Eagle County approves spending of $4 million revenue surplus

An increase in sales tax revenue exceeded expectations for the first quarter of 2022, contributing more than $3 million in excess funds. A portion of these funds will be used to upgrade the Eagle County Regional Airport.
Eagle County Regional Airport / Courtesy Photo

Eagle County generated a revenue surplus of $4.2 million in 2022, primarily attributed to increased sales tax revenue. This week, the Eagle County Board of Commissioners approved a supplementary budget request that will allocate just over $4 million of that surplus to various project requests that were not included in the budget passed in 2022.

Jill Klosterman, the county’s chief financial officer, shared the monthly sales tax report at Tuesday’s board meeting, which shows the countywide 1% sales tax brought in a little more than 10 million between January and March of this year, considerably exceeding the income of the last five years at the same period. The county had projected $7.3 million in sales tax revenue at that time, but a spike in prices and increased sales exceeded that estimate.

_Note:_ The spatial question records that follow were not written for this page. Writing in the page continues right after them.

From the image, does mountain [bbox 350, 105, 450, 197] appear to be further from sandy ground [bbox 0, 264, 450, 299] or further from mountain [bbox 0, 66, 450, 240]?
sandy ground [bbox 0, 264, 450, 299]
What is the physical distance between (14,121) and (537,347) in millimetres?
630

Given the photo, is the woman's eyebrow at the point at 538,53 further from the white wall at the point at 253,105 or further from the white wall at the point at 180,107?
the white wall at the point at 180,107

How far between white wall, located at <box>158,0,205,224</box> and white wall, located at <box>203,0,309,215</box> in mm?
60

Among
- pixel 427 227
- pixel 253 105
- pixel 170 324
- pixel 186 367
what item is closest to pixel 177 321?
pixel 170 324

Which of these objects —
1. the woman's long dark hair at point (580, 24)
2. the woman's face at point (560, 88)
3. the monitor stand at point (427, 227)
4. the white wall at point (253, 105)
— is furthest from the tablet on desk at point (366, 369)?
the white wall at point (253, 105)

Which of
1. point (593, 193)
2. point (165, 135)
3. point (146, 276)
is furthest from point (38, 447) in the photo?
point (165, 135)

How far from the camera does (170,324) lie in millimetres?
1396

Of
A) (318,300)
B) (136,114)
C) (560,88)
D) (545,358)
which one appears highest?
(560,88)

“In March 2022, we collected about as much as in May 2021,” Klosterman said. “We don’t know if this will continue, we don’t want to make any assumptions about what the rest of the year might look like, but this is income we have in hand – it’s in the bank, the treasurer invested it – so we thought we’d include it in this additional request.



The supplementary budget includes funding for dozens of projects, as well as the creation of 14.5 new full-time equivalent positions. Among the most significant items approved for funding are $544,607 for the acquisition of the Quail Run Townhouse to house ECO Transit employees, $350,000 for a new approach instrument system at the Eagle County, $300,000 for ECO Transit fleet expansion, $215,000 for a new camera system at the detention center and $180,000 for an updated transformer and electrical system at the Eagle County exhibits.

$103,000 is going to start a public health relationship with Family Connects International, which aims to establish a universal home visiting program for newborns in the county. The airport will also receive $200,000 to add a second concession location and $175,000 for restroom upgrades.



The 14.5 new full-time equivalent positions include a cybersecurity analyst, a number of public health positions – including two Family Connects International nurses – an operations manager for the landfill to help reduce waste emissions, and roles additional staff at the airport, and with road, bridge and fleet departments. The budget also notes the subtraction of 4.5 existing public health posts, which were expanded during the pandemic and are no longer needed at this time.

Combined, that’s a net addition of 10 full-time salaries, but the 2022 Supplementary Budget only pays for five, with the rest covered by grants and salary savings on the 47 county government vacancies currently. .

“While saving on vacancies is good from a financial standpoint, it’s not good for those filling in the blanks and working extra shifts, so we want to have a full complement, or as complete as possible,” Klosterman said.



Klosterman reassured commissioners that even with the additional $4 million in spending, the county is well positioned financially and should exceed initial projections for its reserve fund by year’s end, reaching more than $277 million. With so much money in reserve, Klosterman and his team are confident and advise that the best thing to do with excess funds is to put them to work in the community.

“I’m sure you see as much talk of recession as I do. You can rest assured that we’re in a good position to handle a drop in revenue if we see that here, and that’s something we’re paying attention to,” Klosterman said. “We want to be careful about that, but we also want to put the money into the community. We really see our role as serving the needs of the community, so we want to save the right amount, but we don’t want to save too much.